I am trying to solve some questions about a MRP (i.e. a Markov Decision process with only one possible action at each state). The setup is as follows:

• There are two states ($a$ and $b$) stepping to $a$ is terminal.

• All rewards are zero, discount for stepping from $b \to b$ is $1$, and discount for all other steps is zero

• The possible scenarios are: $a\to b$ (probability $1$), $b\to a$ (probability $p$) and $b\to b$ (probability $1-p$).

The first question I have is whether or not its true that the optimal values for each state here are zero? If not how did you derive this?

Second question I have is if we want a parameter $\lambda$ and have a feature $\phi$ such that

$\lambda \times \phi(a)$ and $\lambda \times \phi(b)$

approximate the optimal values at the states a and b and we attempt to approximate such a $\lambda$ by means of TD(0) starting with $\lambda_0 = 1$ how can I find the expected value of $\lambda$ after one episode of updating in terms of $p$? ($E[\lambda_T]$ where $T$ is a random number representing the duration of the episode)

By an episode I mean if we go back from state b to a the episode is over.

1I am also not sure about your definition of "optimal" in "optimal values". There is nothing to optimise here. You can calculate expected discounted future reward. You cannot optimise it. – Neil Slater – 2018-04-14T08:09:03.687

1Looking at the problem definition, and imagining it to be part of some course on RL, I would guess that the setup is undiscounted (i.e. a discount factor $\gamma$ of 1 which can be ignored) - although perhaps you want to work with immediate reward only (in which case $\gamma = 0$), and that where you have used "discount" you meant "reward"? Otherwise the problem makes little sense to me. In case I am wrong could you give a link to definitions of MRP, reward and discount that you are using? – Neil Slater – 2018-04-14T08:13:39.733

I am not allowed to edit but I meant to say in the above that $\lambda_0 = 1$ – BlagBlug1987 – 2018-04-13T21:54:12.177

The optimal value function should be the maximum Value with respect to possible actions at the current state. As Neil states your value will be the expected return which in all cases is zero as your reward is zero. Also you are mentioning only one action per state but i see two while in b: b-->b, b-->a. It seems to me also kind of weird to define different discounts for each transition. By the way, whilst b-->a terminates the episode, so you do not care about discount, the fact that for b-->b you assign discount one you will end up with a sum ore rewards that never converges. – Constantinos – 2018-04-15T18:19:21.797

1

Hi guys thanks for your comments and sorry for the slow reply. I cannot reply to them directly because I am not allowed.

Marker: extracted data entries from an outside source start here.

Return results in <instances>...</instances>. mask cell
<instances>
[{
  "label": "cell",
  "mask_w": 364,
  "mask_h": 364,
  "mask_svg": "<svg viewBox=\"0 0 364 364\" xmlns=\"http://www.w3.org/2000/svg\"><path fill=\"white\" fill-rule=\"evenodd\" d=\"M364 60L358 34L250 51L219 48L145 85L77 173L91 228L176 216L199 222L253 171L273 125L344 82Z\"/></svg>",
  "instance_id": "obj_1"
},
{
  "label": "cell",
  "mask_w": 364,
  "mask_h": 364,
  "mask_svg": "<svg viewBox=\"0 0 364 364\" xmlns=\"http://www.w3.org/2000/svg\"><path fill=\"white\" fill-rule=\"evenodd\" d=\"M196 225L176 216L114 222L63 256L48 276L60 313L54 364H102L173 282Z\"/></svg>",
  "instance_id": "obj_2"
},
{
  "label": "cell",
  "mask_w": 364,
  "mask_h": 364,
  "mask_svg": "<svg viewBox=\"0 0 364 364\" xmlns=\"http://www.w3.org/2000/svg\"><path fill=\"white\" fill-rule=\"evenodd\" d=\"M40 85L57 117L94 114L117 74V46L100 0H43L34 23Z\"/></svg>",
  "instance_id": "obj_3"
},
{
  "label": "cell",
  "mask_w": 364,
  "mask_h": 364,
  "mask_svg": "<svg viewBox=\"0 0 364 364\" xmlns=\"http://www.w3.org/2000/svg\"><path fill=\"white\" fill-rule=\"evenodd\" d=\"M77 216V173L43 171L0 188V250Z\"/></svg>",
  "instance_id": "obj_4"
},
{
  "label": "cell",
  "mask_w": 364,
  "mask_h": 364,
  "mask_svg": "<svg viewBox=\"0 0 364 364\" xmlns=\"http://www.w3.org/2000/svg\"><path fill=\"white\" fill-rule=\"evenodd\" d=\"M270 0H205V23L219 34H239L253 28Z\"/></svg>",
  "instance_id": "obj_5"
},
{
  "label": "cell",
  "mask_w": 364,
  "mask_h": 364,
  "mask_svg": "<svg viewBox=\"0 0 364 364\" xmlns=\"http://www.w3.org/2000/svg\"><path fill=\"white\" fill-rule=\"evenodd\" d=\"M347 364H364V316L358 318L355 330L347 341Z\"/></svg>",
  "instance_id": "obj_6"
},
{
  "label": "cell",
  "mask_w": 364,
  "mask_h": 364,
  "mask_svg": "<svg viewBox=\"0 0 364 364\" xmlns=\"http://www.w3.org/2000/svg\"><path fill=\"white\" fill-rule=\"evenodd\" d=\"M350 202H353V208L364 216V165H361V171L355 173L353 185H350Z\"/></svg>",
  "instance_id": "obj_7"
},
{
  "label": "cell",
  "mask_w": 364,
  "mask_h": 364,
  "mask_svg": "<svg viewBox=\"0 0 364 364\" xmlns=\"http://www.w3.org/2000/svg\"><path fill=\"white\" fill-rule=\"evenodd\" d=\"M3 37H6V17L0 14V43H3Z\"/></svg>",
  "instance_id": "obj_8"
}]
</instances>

@Constantinos, to your point regarding b: b-->b, b-->a being different actions. I think you misinterpreted what I am asking. There is only one action (what you call it is arbitrary) but two possible outcomes.

@Neil Slater, Yes I think the question is badly written. An MRP is defined as an MDP with only one possible action in each state (or no action dependant on how you look at it). Reward is a real value that is the output of a function that maps a pair of states (so say (a,b) or (b,b) etc ) to a real value. Discount is defined similarly.

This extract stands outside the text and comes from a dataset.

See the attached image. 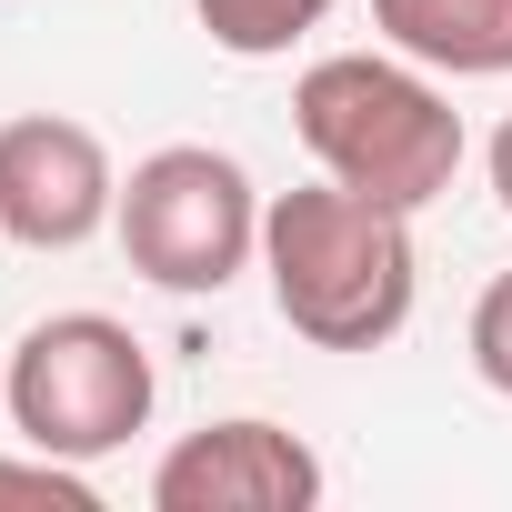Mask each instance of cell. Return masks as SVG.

Really the crux of the question is: find a linear function approximation parameter $\lambda$ such that $\lambda* \phi(s) \approx v(s)$ where $v(s)$ is the value associated with a certain state $s$. I believe that such values are defined as $v(s) = \sum_{s'}P(s,s')(R(s,s') + \gamma v(s'))$ where $R(.,.)$ is a reward transition function and $P(.,.)$ is a function mapping state pairs to probabilities.

I think the main reason I am lost with this is because the question itself is pretty ambiguous so I am trying to fill in the gaps heuristically.

Thanks Guys